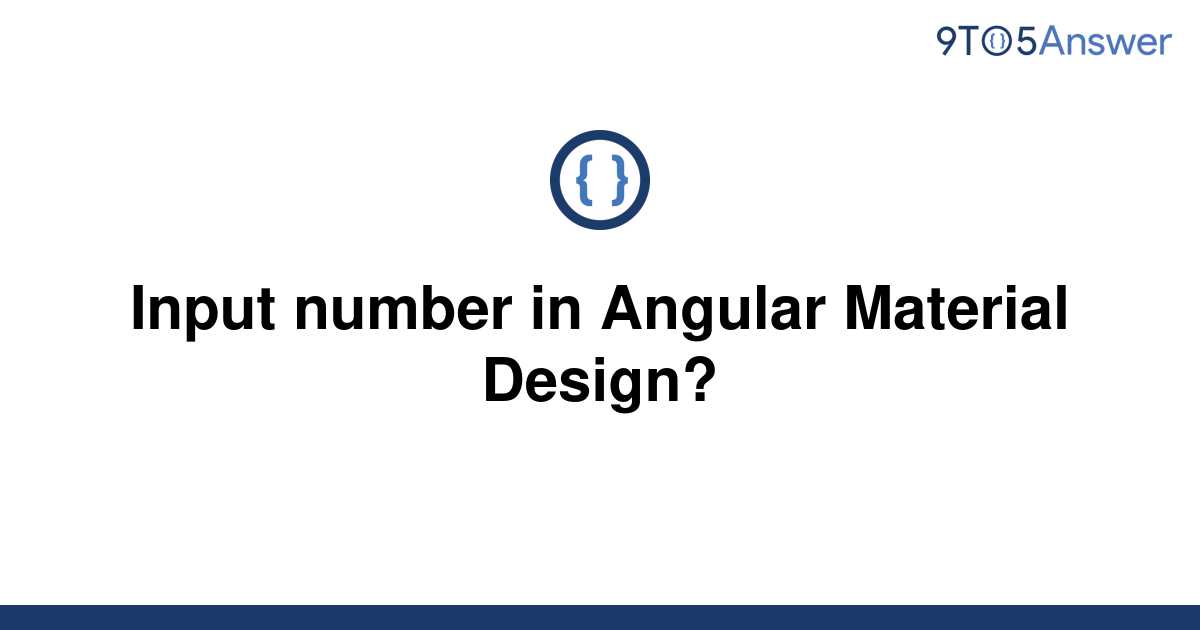 9TO5Answer

{ }

Input number in Angular Material Design?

= = = = =

* _Task brief_
Set the listing down verbatim, excluding pictures.

* _Task answer_
 9TO5Answer

{ }

Input number in Angular Material Design?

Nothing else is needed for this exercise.